To enhance speech recognition systems using HMMs, the author in [83] implemented Parallel GAs (PGA). Traditional optimization methods for HMM parameters often led to local maxima, but the introduction of GA allows for global searches, improving the training process. By parallelizing computations through an island model, where multiple GAs work across different nodes of a multiprocessor system, the study achieved an 18% increase in recognition rates compared to non-parallel methods. The paper details the encoding mechanisms and selection processes critical to GA performance, demonstrating that PGA yields faster and higher-quality solutions in speech recognition than conventional methods. Another work, Lin et al., addresses the challenges of speech recognition in noisy environments, highlighting how complex speech waveforms complicate detection [84]. The Two-Dimensional Cepstrum (TDC) method struggles with background noise; thus, they introduce the Modified TDC (M_TDC), which uses a temporal filter to reduce interference.

Additionally, GAs optimize the selection of robust TDC coefficients from the M_TDC matrix, improving adaptability to noise. Experimental results show that the GA-based M_TDC outperforms traditional TDC and various HMMs in noisy settings while maintaining efficiency in clean conditions, making it a promising approach for practical applications. Focusing on HMM and ANN, reference [82] explores effective architecture for chip-embedded speech recognition. It critiques traditional gradient descent training for ANNs, which can lead to local optima, and introduces a GA that enhances performance by identifying solutions closer to the global optimum.
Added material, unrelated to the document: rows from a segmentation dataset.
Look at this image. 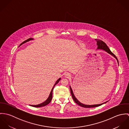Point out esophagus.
Instances as JSON below:
<instances>
[{"mask_svg": "<svg viewBox=\"0 0 129 129\" xmlns=\"http://www.w3.org/2000/svg\"><path fill=\"white\" fill-rule=\"evenodd\" d=\"M64 76L67 78H70L71 77V74H70L69 73H66L64 74Z\"/></svg>", "mask_w": 129, "mask_h": 129, "instance_id": "1", "label": "esophagus"}]
</instances>
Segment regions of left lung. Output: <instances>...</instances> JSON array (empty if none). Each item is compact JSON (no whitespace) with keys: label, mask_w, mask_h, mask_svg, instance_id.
<instances>
[{"label":"left lung","mask_w":129,"mask_h":129,"mask_svg":"<svg viewBox=\"0 0 129 129\" xmlns=\"http://www.w3.org/2000/svg\"><path fill=\"white\" fill-rule=\"evenodd\" d=\"M95 41L97 42V49L98 50H103L104 51H105V52H106L107 53H108V54H110L111 55H112L113 56H114L116 59V60H117V62H118V63L119 64V61H118V60L117 58V57L115 56V55L111 52L110 51V50L109 49V48H108V47L107 46V45L106 44V43H105L103 41L99 40V39H95ZM70 90H71V94H72V97L74 99V102L77 104H78V105H79L81 107H84V108H93V107H98V106H101V105H102L103 104H105V103L107 102L108 101H106L105 102H104L103 103H101V104H94V105H85V104H82L81 103V102H80L77 99V98L75 97L74 95V92L73 91V90L71 87V86H70Z\"/></svg>","instance_id":"8db88e82"}]
</instances>
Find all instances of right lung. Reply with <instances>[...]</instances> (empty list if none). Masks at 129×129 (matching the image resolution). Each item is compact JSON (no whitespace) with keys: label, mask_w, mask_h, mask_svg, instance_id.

Key pre-processing stages such as speech sampling and feature extraction using Mel-Frequency Cepstral Coefficients (MFCC) are thoroughly examined, highlighting their impact on recognition rates. Results indicate that GA-trained ANNs outperform those trained with gradient descent in terms of speed and accuracy on FPGA chips. The paper also emphasizes using Integer Fast Fourier Transform (FFT) to reduce time and power consumption. Ultimately, it underscores GAs’ potential to improve speech recognition systems’ efficiency for real-world applications in embedded consumer electronics. Lan et al. examine the effectiveness of using GA to train Backpropagation Neural Networks (BPNN) for improved speech recognition efficiency. It begins by reviewing current speech recognition methods, including Dynamic Time Warping (DTW) and HHMs, emphasizing the advantages of ANN for lower-power computing environments [100]. The study aims to address the local optimum problem associated with traditional Sequential Decision Making (SDM) by incorporating GA, which enhances the exploration of optimal weight configurations. Through experiments, the authors demonstrated that integrating GA with BPNN training led to increased recognition rates. The paper also highlights the importance of preprocessing techniques, such as point detection and Mel-Frequency Cepstral Coefficients (MFCC) extraction, in enhancing overall performance in speech recognition tasks.
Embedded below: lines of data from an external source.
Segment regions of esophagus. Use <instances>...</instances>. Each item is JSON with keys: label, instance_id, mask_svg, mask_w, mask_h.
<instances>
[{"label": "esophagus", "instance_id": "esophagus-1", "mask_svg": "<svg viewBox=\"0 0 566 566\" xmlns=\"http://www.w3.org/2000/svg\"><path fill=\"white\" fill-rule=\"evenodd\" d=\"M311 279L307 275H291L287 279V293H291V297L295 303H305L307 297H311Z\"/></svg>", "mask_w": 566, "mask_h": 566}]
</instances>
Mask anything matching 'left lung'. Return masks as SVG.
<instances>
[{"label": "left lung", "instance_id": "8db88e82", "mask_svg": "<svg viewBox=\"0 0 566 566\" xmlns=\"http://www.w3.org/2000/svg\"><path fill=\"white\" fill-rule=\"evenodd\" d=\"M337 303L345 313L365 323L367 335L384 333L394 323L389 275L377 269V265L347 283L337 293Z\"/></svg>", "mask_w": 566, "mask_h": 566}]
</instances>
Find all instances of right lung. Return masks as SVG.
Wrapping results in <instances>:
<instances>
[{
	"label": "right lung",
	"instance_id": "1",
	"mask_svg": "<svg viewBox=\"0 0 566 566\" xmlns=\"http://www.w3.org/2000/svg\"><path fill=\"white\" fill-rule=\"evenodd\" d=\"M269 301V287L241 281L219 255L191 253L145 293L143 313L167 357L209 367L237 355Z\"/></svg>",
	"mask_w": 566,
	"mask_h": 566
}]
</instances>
Reference [85] aims to enhance speaker recognition systems by using Mel-Frequency Cepstral Coefficients (MFCC) and GAs to optimize feature weighting and selection. It identifies and assigns weights to a comprehensive 38-dimensional feature set, significantly reducing error rates by up to 25%. By selecting the most valuable features, the approach creates a more streamlined model that minimizes dimensionality without sacrificing accuracy, enhancing processing efficiency on low-resource devices. The research demonstrates that combining feature weighting with selection effectively optimizes speaker recognition performance, with future work suggested to refine these techniques further for more constrained systems. In other studies, Pan et al. investigate maximizing the training of ANN for Mandarin digit speech recognition by using GAs instead of traditional training methods, particularly highlighting the shortcomings of the Steepest Descent Method (SDM), which struggles with local optima [86]. The proposed GA enhances evolutionary steps through strategic chromosome crossover, facilitating the discovery of global solutions. Utilizing a Back-Propagation Neural Network (BPNN) with a multi-layer perceptron architecture, the study emphasizes the importance of preprocessing tasks like point detection and feature extraction via Mel-Frequency Cepstral Coefficients (MFCC) to ensure high-quality input data. Training results indicate that the improved GA significantly boosts learning performance, achieving speech recognition accuracy of up to 95%. They continue introducing an Enhanced GA to train ANNs to improve non-specific speaker Mandarin digit speech recognition [87]. The study highlights the limitations of traditional training methods, particularly the Steepest Descent Method (SDM). It outlines a comprehensive speech recognition process involving pre-processing steps like point detection and feature extraction using Mel-frequency Cepstral Coefficients (MFCC). The Improved GA is specifically designed to overcome the shortcomings of SDM by conducting a more thorough search for optimal weight configurations. Empirical results show that the Improved GA significantly outperforms both the Traditional GA and SDM, leading to higher speech recognition accuracy.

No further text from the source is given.